TO BE DONE: Recast the records below as a two-column CSV with the header row input,output. Give one row per record, with its text under input and its answer under output, each in a single quoted field and with line breaks replaced by spaces.
>>>
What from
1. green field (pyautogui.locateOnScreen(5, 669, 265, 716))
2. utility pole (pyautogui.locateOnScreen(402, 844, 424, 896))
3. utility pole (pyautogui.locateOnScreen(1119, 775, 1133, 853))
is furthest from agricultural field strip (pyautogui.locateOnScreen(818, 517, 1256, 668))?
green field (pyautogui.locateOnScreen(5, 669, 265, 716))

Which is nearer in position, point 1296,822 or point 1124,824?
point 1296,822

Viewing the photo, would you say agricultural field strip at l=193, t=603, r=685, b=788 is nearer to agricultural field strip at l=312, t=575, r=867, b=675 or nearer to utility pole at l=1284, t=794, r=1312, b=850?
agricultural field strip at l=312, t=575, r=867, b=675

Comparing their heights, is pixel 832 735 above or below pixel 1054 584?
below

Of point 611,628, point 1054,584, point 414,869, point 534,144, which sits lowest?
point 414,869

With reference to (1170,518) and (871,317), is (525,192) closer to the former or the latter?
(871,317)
<<<
EXERCISE OUTPUT:
input,output
"What from 1. green field (pyautogui.locateOnScreen(5, 669, 265, 716)) 2. utility pole (pyautogui.locateOnScreen(402, 844, 424, 896)) 3. utility pole (pyautogui.locateOnScreen(1119, 775, 1133, 853)) is furthest from agricultural field strip (pyautogui.locateOnScreen(818, 517, 1256, 668))?","green field (pyautogui.locateOnScreen(5, 669, 265, 716))"
"Which is nearer in position, point 1296,822 or point 1124,824?","point 1296,822"
"Viewing the photo, would you say agricultural field strip at l=193, t=603, r=685, b=788 is nearer to agricultural field strip at l=312, t=575, r=867, b=675 or nearer to utility pole at l=1284, t=794, r=1312, b=850?","agricultural field strip at l=312, t=575, r=867, b=675"
"Comparing their heights, is pixel 832 735 above or below pixel 1054 584?","below"
"Of point 611,628, point 1054,584, point 414,869, point 534,144, which sits lowest?","point 414,869"
"With reference to (1170,518) and (871,317), is (525,192) closer to the former or the latter?","(871,317)"